Esto es lo que Amanda me contó de su padre y también algo de lo que me dijo William James. Empezó a interesarse por mí. Cuando entré en su biblioteca, lo encontré leyendo la entrada sobre la India en la Enciclopedia británica.
—Es un país enorme —comentó en tono desaprobador.
Luego empezó a hablarme. Me dijo sin ambages que el Raj británico había sido bueno para la India: unificación, ferrocarriles, el sistema político democrático, la costumbre de beber té y el criquet; todo esto resultó beneficioso para los gobernados benevolentemente. Despertar fue la palabra que empleó. Lo escuché sin decir mucho, porque apenas paraba de hablar y creo que empecé a caerle bien porque estaba callado. Y estoy casi seguro de esto porque aquella tarde, durante los aperitivos de antes de cenar, durante las bebidas de la cena y con el coñac de después de la cena, fue tomando confianza y me dijo al oído:
—Los novios de Amanda han sido siempre unos caraduras.
—¿Unos sinvergüenzas?
—Por completo.
Y luego me dio una palmada en la espalda. Aquella noche, mientras Amanda y yo follábamos, ella arrodillada encima de mí, la mordí tan fuerte en un hombro que dio un grito. Cuando terminamos, quedé encima de ella, con mi cara descansando en la curva de su cuello.
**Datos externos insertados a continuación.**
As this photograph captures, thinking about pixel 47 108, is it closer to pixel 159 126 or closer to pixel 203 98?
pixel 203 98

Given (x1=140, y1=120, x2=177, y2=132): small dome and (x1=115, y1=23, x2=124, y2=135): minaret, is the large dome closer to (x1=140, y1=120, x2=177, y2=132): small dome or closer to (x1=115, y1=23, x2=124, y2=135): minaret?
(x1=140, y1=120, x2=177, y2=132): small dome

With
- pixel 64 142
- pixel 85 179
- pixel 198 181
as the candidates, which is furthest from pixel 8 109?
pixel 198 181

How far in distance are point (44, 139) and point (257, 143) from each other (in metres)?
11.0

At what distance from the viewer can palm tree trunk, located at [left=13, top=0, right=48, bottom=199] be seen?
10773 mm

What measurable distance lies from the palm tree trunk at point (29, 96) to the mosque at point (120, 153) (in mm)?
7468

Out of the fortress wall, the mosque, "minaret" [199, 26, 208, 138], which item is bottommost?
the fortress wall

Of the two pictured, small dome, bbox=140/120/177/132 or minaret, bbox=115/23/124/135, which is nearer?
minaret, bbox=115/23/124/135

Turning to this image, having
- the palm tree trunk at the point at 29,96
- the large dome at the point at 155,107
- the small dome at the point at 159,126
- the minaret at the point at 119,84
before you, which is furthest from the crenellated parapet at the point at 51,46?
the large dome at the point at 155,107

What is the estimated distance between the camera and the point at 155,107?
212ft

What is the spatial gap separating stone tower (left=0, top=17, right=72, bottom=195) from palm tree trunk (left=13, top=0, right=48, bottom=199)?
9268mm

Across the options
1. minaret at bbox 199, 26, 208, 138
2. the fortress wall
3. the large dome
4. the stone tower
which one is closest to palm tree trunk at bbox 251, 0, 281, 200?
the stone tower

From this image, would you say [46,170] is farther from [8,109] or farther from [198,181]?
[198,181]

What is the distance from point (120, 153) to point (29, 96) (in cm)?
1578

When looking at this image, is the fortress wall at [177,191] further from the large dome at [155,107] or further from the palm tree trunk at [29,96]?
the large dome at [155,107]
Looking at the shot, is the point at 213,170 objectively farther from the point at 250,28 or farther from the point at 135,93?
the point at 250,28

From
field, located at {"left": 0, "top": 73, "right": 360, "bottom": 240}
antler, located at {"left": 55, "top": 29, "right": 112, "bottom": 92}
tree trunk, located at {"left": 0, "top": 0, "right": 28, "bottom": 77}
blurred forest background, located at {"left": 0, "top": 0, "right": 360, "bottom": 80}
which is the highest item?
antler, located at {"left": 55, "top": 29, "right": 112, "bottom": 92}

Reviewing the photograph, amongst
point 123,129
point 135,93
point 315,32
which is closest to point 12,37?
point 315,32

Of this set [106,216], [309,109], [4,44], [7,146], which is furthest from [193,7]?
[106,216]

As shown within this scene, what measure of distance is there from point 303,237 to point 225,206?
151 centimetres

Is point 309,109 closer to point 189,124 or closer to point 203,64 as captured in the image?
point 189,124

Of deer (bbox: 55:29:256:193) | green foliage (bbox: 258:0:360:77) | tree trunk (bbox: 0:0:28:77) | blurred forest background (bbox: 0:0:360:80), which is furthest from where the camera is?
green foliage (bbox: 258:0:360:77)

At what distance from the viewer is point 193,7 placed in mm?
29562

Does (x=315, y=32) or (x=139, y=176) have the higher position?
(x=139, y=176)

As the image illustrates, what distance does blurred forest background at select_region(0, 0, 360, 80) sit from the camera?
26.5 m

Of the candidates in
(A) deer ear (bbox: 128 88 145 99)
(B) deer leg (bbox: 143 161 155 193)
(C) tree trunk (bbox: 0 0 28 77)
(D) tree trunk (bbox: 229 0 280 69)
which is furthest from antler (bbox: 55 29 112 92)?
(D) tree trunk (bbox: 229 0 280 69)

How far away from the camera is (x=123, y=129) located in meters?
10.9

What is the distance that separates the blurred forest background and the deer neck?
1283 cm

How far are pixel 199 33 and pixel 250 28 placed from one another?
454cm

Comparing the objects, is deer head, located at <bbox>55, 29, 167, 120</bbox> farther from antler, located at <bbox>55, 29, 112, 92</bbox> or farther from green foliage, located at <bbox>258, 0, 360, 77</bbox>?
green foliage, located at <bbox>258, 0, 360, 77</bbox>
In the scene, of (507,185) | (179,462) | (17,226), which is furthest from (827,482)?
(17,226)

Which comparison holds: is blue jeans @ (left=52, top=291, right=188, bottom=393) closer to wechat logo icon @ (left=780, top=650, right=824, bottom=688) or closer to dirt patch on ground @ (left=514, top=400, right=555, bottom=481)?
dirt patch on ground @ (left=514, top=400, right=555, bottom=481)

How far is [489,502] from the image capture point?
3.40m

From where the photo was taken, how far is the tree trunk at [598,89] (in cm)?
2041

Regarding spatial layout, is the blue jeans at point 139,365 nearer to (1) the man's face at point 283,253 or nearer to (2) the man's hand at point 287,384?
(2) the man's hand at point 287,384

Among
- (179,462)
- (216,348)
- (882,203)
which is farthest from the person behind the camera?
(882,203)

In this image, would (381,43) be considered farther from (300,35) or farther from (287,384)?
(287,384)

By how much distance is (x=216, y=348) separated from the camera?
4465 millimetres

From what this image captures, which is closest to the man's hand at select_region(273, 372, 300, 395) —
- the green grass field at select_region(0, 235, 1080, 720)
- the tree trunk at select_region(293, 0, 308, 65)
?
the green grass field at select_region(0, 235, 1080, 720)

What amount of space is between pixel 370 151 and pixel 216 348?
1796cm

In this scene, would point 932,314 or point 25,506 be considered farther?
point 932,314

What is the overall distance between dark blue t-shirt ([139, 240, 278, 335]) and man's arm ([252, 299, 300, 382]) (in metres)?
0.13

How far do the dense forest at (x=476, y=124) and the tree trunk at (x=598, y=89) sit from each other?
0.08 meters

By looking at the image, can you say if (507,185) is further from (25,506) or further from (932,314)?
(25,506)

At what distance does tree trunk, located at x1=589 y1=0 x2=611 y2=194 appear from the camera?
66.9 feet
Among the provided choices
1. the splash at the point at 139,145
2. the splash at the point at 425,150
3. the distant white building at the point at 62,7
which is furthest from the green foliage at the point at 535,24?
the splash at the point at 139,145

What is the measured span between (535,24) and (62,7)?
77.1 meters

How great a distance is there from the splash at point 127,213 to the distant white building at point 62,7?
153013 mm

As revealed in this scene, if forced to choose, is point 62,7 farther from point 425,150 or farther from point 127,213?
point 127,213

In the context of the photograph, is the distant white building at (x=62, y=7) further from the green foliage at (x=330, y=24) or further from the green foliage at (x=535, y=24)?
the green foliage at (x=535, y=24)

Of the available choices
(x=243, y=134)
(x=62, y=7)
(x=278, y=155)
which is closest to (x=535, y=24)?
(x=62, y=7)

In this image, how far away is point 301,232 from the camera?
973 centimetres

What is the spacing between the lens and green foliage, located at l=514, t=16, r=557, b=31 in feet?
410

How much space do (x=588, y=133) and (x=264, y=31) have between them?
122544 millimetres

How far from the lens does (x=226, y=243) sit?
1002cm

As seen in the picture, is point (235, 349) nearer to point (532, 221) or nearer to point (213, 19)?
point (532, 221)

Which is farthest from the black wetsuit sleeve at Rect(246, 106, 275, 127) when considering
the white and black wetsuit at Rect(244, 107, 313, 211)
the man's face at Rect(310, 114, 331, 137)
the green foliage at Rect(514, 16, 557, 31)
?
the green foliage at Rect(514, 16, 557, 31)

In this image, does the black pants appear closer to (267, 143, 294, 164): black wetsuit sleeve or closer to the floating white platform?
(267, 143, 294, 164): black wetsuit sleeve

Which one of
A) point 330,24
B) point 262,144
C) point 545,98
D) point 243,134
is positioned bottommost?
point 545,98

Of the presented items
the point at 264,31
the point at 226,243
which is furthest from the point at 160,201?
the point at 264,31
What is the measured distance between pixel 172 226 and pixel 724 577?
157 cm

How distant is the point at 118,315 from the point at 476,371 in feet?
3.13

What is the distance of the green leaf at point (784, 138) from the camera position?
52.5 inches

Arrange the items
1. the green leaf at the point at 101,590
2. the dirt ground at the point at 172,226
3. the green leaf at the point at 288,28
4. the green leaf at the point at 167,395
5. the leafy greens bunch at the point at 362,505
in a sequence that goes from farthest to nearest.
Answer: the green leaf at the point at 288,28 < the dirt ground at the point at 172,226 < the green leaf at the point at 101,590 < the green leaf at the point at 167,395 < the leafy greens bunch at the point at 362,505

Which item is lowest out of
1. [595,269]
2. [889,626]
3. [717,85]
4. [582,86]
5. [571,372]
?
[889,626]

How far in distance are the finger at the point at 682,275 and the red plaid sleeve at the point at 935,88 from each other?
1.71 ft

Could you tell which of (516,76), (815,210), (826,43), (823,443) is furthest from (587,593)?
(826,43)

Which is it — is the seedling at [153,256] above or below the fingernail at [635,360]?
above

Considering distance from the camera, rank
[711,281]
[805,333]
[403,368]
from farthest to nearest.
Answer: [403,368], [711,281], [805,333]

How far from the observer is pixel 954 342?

—Háblame de tus novios —susurré.
—El primero fue cuando yo tenía trece años. Era un marginado, un camello delgaducho que conocí detrás del edificio de la escuela, con una camiseta de motocross sin mangas, un pendiente de plata en la oreja, pelo rubio sucio y mentón hundido. Ojos azul pálido. Luego hubo un trompetista de una banda de rock. Llevaba botas negras de vaquero con puntas de plata, una corbata bolero y un cinturón con una hebilla en forma de W. No sé por qué. Bebía mucho y conducía un jeep. Entonces yo tenía quince años. Hubo otros entremedias, pero éste fue el más importante. Sí, porque tenía treinta años y parece que sabía mucho. Me llevó a todas las fiestas de la profesión. Una vez me presentó a Jagger. Jagger me dijo, mola mucho ese collar que llevas. Era un collar de jade con un colgante en forma de caballo. Mi novio dijo, sí, Mick, es bonita y mola, luego me pasó la mano por detrás del cuello. Después hubo....
—¿Con trece años? —pregunté.
—Ajá.
—¿Dónde estaban tus padres?
—Pues aquí. Luego...
—Cállate.
—Eres tú quien ha preguntado.
—Cállate —le di la vuelta para que me mirara y tiré de su cabello hacia atrás—. Cállate —repetí, y ella se rió sobre mi pecho y, no sé por qué, sentí algo en todo mi cuerpo, una sensación, una punzada, una amargura como una ola. Estábamos en una cama de cuatro columnas, una verdadera pieza de anticuario. William James la encontró en una subasta celebrada en un pueblito de Texas llamado New Brunswick. La compró por apenas nada. Tenía doscientos años. Eso es lo que él me dijo.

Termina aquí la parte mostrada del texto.